Entre risas terminaron de tomarse los helados que les trajeron y todo el grupo fue hacia la herboristería y la tienda de calderos.

Al terminar recogieron sus túnicas y muy alegres regresaron a la mansión.

Harry suspiro tranquilo. Habían regresado de las compras sin tener que enfrentar ningún ataque, una novedad para todos.

De lo que no se dieron cuenta fue, que una vez que entraron en el callejón el departamento de misterios puso el callejón bajo un hechizo antiaparicion para prevenir ataques y en todo momento los aurors tenían orden de observarlos discretamente y no llamar la atención. Por si fuera poco algunos miembros de la orden los siguieron a cierta distancia.

Entre las sombras dos pares de ojos si se dieron cuenta de este detalle por lo que desaparecieron del lugar con rapidez.

Al fin llego el día que todos esperaban. En la mansión todo fueron carreras y nervios.

A falta de la señora Weasley, fue Hermione la que se encargo de que todos estuvieran listos antes de la hora prevista.

Antes de entrar en la chimenea, ambas parejas dieron un gran suspiro y cogidos de la mano aparecieron en el gran hospital mágico.

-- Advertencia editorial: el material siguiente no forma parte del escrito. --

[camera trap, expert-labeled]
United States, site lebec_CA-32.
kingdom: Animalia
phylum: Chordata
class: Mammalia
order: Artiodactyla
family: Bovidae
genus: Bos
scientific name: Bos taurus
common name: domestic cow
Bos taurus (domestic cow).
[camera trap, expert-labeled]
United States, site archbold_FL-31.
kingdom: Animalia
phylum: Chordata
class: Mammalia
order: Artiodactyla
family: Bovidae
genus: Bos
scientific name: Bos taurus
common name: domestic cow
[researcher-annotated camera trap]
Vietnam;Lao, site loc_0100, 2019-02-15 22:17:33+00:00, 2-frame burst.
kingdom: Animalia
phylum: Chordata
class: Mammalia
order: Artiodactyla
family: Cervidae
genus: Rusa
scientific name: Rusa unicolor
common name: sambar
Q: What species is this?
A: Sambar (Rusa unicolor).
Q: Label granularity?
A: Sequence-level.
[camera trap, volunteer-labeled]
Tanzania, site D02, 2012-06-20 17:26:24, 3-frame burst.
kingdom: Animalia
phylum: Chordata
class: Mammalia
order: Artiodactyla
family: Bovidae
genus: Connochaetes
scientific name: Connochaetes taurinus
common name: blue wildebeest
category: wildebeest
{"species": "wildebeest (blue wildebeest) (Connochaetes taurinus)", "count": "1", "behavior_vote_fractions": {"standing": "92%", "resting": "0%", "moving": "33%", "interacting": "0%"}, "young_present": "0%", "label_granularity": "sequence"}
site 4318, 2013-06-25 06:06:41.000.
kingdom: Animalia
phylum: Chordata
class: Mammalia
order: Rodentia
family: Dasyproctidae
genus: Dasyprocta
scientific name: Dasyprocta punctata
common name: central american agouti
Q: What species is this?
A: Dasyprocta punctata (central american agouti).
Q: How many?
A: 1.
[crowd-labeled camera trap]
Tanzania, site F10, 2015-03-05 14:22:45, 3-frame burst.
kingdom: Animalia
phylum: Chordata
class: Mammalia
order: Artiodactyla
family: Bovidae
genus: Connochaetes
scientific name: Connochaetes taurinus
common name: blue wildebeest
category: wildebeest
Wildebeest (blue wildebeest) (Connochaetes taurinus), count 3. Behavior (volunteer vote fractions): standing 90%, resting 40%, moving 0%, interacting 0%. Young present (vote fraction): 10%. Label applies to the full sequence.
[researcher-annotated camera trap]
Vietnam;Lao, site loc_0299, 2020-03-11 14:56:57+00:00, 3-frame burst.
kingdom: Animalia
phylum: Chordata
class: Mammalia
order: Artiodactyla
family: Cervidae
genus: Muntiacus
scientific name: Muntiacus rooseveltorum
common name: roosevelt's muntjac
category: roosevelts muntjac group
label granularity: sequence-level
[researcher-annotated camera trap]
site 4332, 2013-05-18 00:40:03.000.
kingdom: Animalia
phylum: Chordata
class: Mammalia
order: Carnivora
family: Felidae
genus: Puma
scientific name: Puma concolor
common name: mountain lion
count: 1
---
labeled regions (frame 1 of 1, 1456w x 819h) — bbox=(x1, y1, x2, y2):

Por suerte pudieron convencer a Hermione de que no seria necesario aparecer con las túnicas verdes puestas. En cuanto llegaron un avergonzado chico se deshacía de la suya mientras se lo decía un medimago mayor.

- Ya se les dirá cuando deben ponérselas.- todos miraron a la castaña.

- Vale teníais razón.

Un mago anciano con una cara amable uso la varita para hacerse oír.

- ¡Bien venidos a San Mungo!. ¡Los aquí presentes han decidido seguir la carrera de medimago!.- hizo una pausa.- ¡Permítanme felicitarlos y al mismo tiempo advertirles!. ¡Aunque no lo parezca, ser medimago es una de las profesiones del mundo mágico con mayor número de bajas voluntarias!.- miro a todos.- ¡Al terminar su primer año algunos de los presentes habrán abandonado!.

- Lo llevo claro.- dijo Ron en voz baja.

- ¡Esto lo digo como un hecho no para infundirles miedo o desalentarlos!. ¡No todos están preparados para lo que esta profesión requiere!. ¡Estudio!, ¡entrega!, ¡dedicación y algo de sacrificio!.- tosió.- ¡Me estoy demorando!. ¡Perdón!. ¡Quiero que a medida que los nombre den un paso al frente y tomen lo que les daré!. ¡El traslador los llevara al centro!. ¡Allí se les dará la charla de bienvenida y se les informara de lo que estudiaran este año!.- algunos levantaron las manos.- ¡También se les contestaran cualquier pregunta!. ¡Comencemos!.- el mago miro un pergamino.- ¡Frederich Bomblert, August Buch!.- dos chicos se adelantaron y tomaron un zapato viejo. Nada mas hacerlo el mago lo toco con la varita y los chicos desaparecieron.- ¡Los siguientes!. ¡Denis Goshted y Hanna Habbot!.- Los chicos reconocieron a su antigua compañera.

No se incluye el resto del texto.